Рассмеялась Околь, рассыпала по комнате светлый, легкий смех, забежала в горницу и вынесла оттуда тяжелую книгу, одетую в черную старинную рубаху с серебряными застежками.
— Библия, — сказала Околь и осторожно положила на стол древнюю книгу. — Смотри…
От пожелтевших страниц на Апрасинью дохнуло запахом свечи и пламени, пота и тяжелой дороги, что уводила в неизвестность. Переброшена другая, третья страницы, открывалась картина страшная, нездешняя, пугающая. Над плоским, почти что голым местом с робкими, насквозь видимыми кустиками в солнечной пустоте метались, то ли догоняя, то ли убегая друг от друга, странные существа в белоснежных колыхающихся одеждах. У них человеческое тело, босые ноги, обнаженные руки, а на спине, где сходятся лопатки, распахнулись огромные лебединые крылья — могучие, упругие, поднебесные. И были у них, у тех людей-лебедей, младенческие, невинные глаза с огромными неиспорченными глазами, где обитала неискушенность и какая-то недосягаемая мудрость.
— Это ангелы! — пояснила Околь, уловив недоумение Апрасиньи, добавила: — Ангелы — это души умерших детей.
— Души умерших детей, — повторила Апрасинья. — Они живут там, — она подняла вверх руки. Это она знала почти точно. — Где же, как не рядом с солнцем, должны жить ушедшие дети Земли.
— Да, они живут среди звезд, — ответила Околь и задумалась. — У каждого крещеного человека есть свой ангел-хранитель. Он охраняет его своим именем.
— Как так? Злые Духи все равно узнают имя…
— Ну, я вот — Акулина. Я родилась в тот день, что освящал тот ангел. Он дал мне свои имя, одарил им. Смотри, — она достала из-за иконы свернутые в трубочку бумаги, перетянутые голубой шелковой лентой, развернула и стала читать. Не все поняла Апрасинья. Говорилось там, что раба божия Акулина родилась в юртах Вотьпа сентября десятого дня одна тысяча восемьсот сорок пятого года, крестилась тогда-то и занесена в церковные книги.
Сентября десятого дня, в бабье лето, когда день равен ночи, на переломе дней лета и зимы. Сентября десятого дня одна тысяча восемьсот сорок пятого года, но, что это такое, Апрасинья не понимает до конца. Время она считала лунами — от нарождения луны до полной, считала зимами, и время ее жизни отмечалось или наводнениями, яростным разливом Конды и Евры, или мором скота, или болезнями, или свечением неба, звездным дождем или палящим зноем, что выпивал все ручейки и мелкие озера до илистого, смердящего дна. Так она и все манси считали время, оно было и оставалось медлительным, до ощутимости непрерывным, хотя в его течении — а куда оно текло? — отмечались свои приметные, четко означенные вешки.

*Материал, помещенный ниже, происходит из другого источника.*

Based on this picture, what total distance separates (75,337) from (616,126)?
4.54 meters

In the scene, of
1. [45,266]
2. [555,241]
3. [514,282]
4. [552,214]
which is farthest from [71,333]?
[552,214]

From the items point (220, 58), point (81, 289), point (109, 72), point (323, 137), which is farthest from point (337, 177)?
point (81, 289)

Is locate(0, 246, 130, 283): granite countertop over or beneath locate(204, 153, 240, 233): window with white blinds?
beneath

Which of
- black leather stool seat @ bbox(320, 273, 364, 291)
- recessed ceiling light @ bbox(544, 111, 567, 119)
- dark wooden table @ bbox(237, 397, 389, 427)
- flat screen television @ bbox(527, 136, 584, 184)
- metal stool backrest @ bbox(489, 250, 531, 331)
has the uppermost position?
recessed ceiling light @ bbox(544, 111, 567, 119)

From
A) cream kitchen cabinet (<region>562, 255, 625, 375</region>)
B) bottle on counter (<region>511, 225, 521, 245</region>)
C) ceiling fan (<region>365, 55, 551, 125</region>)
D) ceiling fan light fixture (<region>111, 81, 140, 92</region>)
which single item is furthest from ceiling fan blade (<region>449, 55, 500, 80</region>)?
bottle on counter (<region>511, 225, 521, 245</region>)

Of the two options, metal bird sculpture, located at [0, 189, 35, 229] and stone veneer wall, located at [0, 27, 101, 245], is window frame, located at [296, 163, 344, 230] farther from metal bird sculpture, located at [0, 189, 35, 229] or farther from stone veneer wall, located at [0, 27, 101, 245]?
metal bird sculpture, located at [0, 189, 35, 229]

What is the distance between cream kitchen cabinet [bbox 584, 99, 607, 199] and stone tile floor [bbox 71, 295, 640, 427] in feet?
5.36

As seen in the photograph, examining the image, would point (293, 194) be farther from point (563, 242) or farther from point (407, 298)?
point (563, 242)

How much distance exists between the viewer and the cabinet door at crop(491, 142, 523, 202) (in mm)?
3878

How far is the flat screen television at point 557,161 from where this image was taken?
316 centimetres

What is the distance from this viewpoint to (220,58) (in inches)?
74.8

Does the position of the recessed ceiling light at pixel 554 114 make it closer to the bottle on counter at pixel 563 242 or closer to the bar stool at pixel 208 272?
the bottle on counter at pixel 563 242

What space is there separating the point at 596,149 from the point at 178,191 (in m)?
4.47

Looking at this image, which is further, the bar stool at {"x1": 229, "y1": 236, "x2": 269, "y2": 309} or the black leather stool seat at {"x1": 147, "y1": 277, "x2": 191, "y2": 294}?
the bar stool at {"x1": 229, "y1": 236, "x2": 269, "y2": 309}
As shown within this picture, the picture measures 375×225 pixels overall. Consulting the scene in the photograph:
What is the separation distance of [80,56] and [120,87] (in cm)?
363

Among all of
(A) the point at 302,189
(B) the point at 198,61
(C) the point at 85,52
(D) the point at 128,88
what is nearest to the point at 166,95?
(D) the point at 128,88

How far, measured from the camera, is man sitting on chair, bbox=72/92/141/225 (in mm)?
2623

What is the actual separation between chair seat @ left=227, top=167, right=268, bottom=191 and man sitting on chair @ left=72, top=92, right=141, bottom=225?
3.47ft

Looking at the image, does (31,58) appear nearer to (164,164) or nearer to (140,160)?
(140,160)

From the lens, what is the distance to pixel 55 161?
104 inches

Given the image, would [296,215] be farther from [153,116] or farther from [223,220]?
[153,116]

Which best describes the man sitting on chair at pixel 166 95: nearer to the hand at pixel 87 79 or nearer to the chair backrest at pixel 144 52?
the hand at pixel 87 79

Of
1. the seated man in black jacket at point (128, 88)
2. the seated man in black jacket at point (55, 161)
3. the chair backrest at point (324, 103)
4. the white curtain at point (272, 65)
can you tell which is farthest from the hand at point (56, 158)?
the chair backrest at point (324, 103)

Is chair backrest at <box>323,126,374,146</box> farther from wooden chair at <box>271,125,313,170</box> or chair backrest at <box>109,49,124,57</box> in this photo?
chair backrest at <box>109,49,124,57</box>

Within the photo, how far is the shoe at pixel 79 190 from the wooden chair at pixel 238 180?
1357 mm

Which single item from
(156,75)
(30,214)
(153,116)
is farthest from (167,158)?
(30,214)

— Сколько тебе зим, Околь? — спросила Апрасинья. — Сколько ты уже встретила весен?
— Мне девятнадцать зим, — ответила девушка. — Я встретила восемнадцать весен.
— Почему ты такое знаешь? — продолжала допытываться растерянная Апрасинья. — Тебе говорили о том, что ты уже встретила восемнадцать весен?
— А зачем мне говорить? — засмеялась Околь, вскинула ресницы. — Я и сама знаю, сколько зим я прожила!
— Знаешь? Как ты знаешь?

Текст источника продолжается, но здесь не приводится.